Guatemala has the highest infant mortality rate in Central
America and the average life expectancy is only in the 50s. Malnutrition was
frequent and diagnosed
commonly with gastrointestinal parasitic infections due to the poor water
and sanitary conditions. Most patients were given vitamins and anthelmintics,
which
are drugs that destroy parasitic worms. Many patients benefited from osteopathic
treatments, especially the women, who routinely carry heavy loads balanced
on their heads. Allergic skin reactions from sun exposure at the high altitude
and skin cancers were common. Several patients presented with textbook cases
of disease processes never seen by the staff in the United States —for
example, foot and mouth disease and leishmaniasis. 

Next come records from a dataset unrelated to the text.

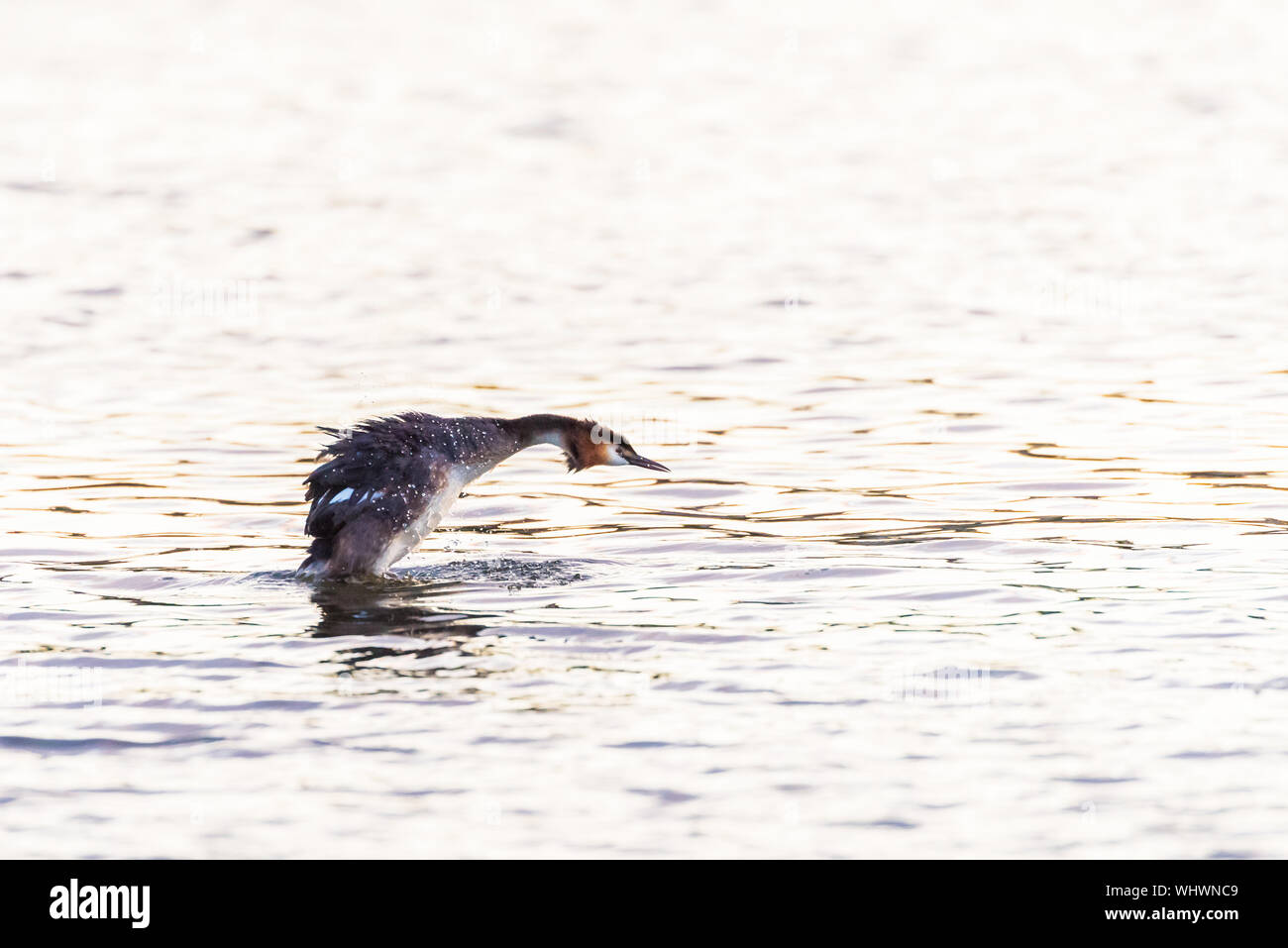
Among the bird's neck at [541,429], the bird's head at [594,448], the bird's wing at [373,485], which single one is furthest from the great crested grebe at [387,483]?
the bird's head at [594,448]

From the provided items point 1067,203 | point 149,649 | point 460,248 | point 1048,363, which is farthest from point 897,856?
point 1067,203

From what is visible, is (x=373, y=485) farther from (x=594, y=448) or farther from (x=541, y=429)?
(x=594, y=448)

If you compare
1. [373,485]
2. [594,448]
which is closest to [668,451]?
[594,448]

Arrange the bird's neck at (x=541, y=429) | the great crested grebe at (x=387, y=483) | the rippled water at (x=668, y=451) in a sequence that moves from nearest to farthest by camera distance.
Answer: the rippled water at (x=668, y=451), the great crested grebe at (x=387, y=483), the bird's neck at (x=541, y=429)

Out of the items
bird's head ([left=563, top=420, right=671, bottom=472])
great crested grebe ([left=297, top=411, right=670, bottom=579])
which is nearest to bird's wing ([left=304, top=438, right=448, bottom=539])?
great crested grebe ([left=297, top=411, right=670, bottom=579])

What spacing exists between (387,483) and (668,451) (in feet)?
14.1

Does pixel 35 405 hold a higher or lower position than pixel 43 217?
lower

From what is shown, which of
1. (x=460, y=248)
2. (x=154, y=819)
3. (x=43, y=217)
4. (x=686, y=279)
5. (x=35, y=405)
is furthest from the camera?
(x=43, y=217)

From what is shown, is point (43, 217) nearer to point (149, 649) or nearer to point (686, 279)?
point (686, 279)

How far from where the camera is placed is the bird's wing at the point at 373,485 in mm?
12133

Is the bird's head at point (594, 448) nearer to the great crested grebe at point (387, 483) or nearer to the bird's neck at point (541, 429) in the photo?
the bird's neck at point (541, 429)

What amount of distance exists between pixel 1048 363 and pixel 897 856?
11.7m

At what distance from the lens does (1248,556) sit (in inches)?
480

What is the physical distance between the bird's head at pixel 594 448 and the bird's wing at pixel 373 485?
49.7 inches
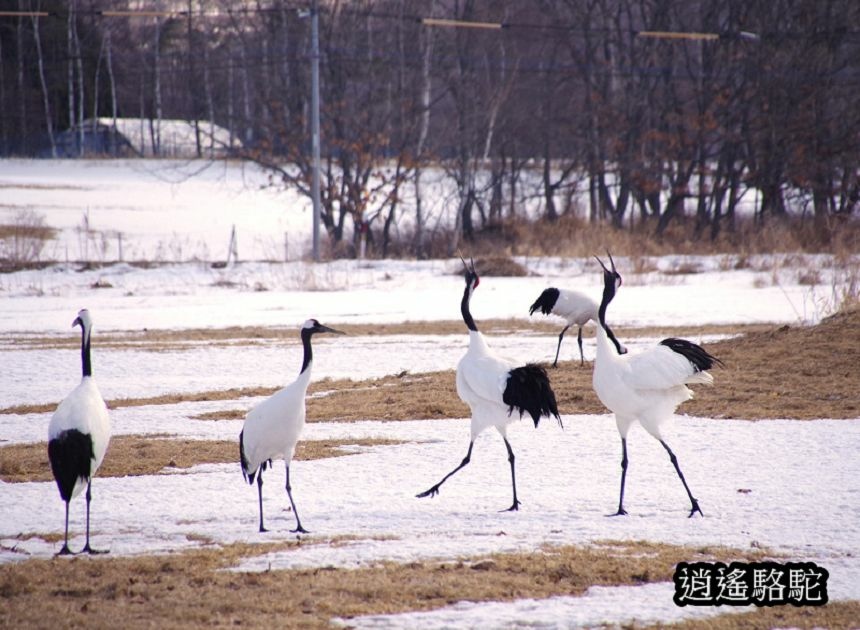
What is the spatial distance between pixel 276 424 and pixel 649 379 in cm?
254

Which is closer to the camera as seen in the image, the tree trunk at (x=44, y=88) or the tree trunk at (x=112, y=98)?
the tree trunk at (x=44, y=88)

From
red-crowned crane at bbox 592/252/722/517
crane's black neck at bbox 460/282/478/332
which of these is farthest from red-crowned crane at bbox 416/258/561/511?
red-crowned crane at bbox 592/252/722/517

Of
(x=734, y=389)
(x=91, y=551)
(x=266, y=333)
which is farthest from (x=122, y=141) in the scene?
(x=91, y=551)

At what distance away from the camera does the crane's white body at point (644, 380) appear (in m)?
7.51

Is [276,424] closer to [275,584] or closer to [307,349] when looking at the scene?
[307,349]

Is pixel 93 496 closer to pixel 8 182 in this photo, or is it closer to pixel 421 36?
pixel 421 36

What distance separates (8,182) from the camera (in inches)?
1992

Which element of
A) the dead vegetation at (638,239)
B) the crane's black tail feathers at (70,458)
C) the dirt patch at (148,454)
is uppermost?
the crane's black tail feathers at (70,458)

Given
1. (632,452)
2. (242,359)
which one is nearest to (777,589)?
(632,452)

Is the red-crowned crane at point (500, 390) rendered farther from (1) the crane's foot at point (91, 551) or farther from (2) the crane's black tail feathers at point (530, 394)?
(1) the crane's foot at point (91, 551)

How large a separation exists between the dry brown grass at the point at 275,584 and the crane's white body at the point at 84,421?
759 mm

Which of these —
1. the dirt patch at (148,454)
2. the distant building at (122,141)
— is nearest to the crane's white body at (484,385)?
the dirt patch at (148,454)

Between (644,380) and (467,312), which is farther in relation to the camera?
(467,312)

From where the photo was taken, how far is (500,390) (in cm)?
782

A three-month campaign by the class raised enough funds to cover
the interns’ and residents’ expenses. The class was divided and
each group spent one week participating in the mission.
"My clinical supervision and the camaraderie of this experience
brought me personally very close to my intern class," Dr. Willyerd noted.
"During my 14 years as POH’s DME, I have never had an internship
class bond like
this one. Their teamwork and appreciation for ‘modern’ medicine was
greatly heightened
as a result of this experience,” he said.
Dr. Willyerd also said that POH is working to include this mission as a permanent
part of their internship curriculum as well as offering it as a formal rotation
for their residents.
"Discussions are being held by the AOA's Executive Director John Crosby to
develop a continuity site in Guatemala, and I plan to make a presentation to
AODME (Association of Osteopathic Medical Directors and Educators) for the
involvement of other osteopathic training hospitals with DOCare," he said. "Dr.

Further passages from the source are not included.